→ **Exercise**
Put the lines into a Markdown table with a Row column for the row number and a Line column for the line, leaving out blank lines. Start at the line that contains "This scene depicts" and stop after the line that contains "8.30 metres".

→ **Records for processing**
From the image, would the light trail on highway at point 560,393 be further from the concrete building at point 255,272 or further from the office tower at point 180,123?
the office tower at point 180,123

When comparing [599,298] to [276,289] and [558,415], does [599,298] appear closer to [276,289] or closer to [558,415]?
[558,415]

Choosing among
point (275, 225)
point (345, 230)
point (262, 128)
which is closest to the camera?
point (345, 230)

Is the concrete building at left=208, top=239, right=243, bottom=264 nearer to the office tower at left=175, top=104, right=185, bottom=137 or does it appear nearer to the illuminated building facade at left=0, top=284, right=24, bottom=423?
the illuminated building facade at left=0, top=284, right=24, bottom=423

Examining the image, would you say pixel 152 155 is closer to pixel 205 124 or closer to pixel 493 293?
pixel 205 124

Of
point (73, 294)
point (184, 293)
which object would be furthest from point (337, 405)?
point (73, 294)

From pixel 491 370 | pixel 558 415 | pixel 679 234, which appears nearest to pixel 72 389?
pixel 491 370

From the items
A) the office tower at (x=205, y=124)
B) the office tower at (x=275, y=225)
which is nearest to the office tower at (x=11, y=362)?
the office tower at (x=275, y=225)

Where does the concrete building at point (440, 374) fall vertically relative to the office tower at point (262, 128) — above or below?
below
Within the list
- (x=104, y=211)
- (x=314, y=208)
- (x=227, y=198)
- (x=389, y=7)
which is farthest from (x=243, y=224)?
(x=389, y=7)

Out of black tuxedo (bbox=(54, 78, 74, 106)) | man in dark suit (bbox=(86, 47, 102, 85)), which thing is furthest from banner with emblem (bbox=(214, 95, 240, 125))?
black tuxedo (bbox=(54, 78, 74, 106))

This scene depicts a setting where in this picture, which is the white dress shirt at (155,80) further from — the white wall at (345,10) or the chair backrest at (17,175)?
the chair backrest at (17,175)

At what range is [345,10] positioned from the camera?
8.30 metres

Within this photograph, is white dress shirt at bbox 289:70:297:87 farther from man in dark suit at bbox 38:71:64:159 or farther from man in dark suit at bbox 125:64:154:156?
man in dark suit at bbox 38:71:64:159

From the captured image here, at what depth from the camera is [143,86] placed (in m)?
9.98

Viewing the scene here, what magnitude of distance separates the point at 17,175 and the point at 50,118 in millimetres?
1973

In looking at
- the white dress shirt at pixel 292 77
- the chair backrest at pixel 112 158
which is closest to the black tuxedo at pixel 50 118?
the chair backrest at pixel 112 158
==
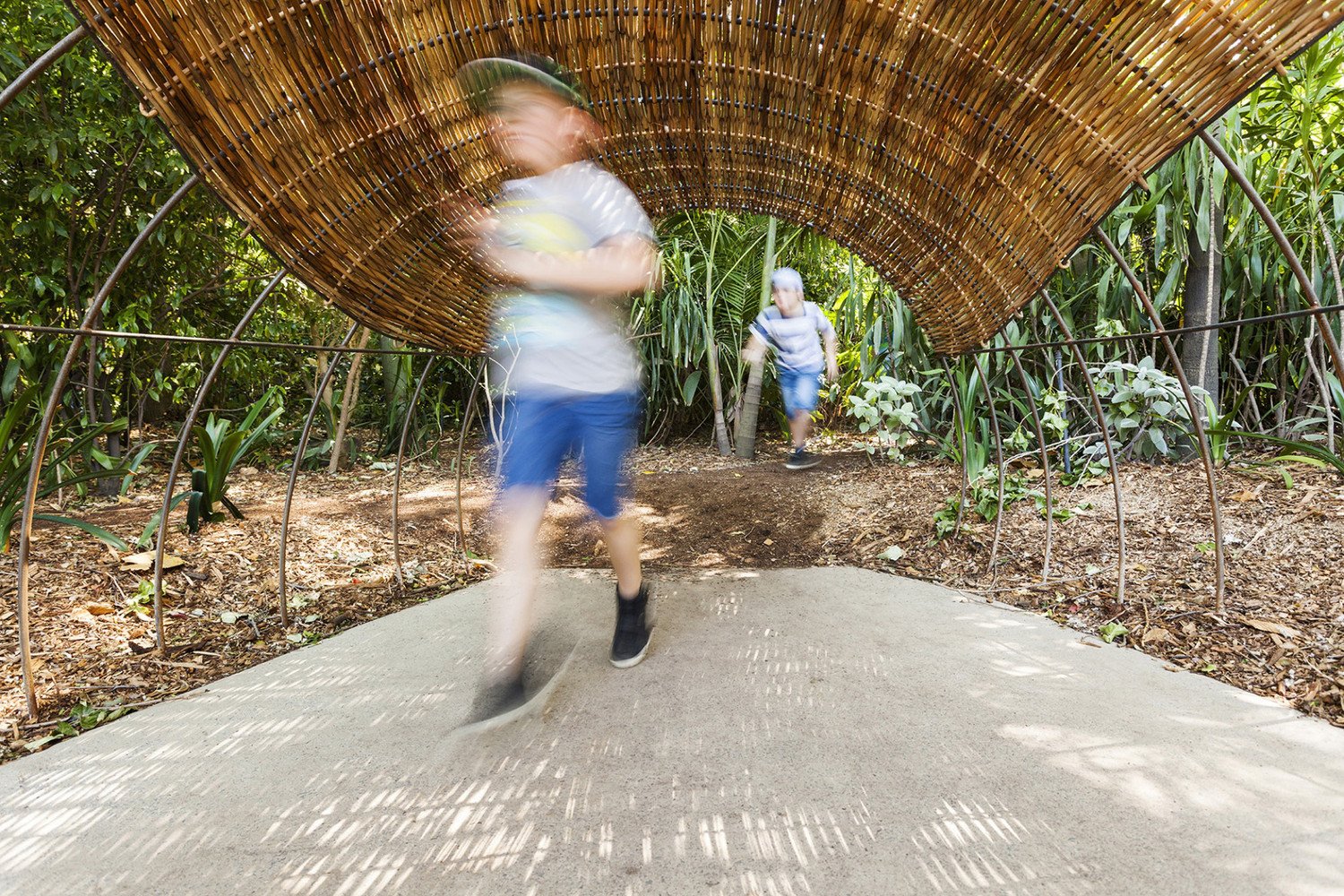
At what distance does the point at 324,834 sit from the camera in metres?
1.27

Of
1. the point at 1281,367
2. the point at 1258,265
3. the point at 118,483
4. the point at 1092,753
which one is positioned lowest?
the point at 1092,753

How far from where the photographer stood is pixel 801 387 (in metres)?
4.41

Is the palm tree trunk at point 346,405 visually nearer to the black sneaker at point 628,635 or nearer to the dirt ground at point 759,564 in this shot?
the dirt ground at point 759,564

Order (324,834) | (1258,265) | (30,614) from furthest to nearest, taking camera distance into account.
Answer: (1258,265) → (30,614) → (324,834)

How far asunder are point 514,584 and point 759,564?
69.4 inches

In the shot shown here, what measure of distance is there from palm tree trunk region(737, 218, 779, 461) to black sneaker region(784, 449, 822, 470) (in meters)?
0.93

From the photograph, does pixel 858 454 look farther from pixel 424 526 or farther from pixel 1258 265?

→ **Full answer**
| Row | Line |
|---|---|
| 1 | This scene depicts a setting where in this picture, which is the white dress shirt at (155,80) further from — the white wall at (345,10) or the chair backrest at (17,175)? |
| 2 | the chair backrest at (17,175) |
| 3 | At what range is [345,10] positioned from the camera? |
| 4 | 8.30 metres |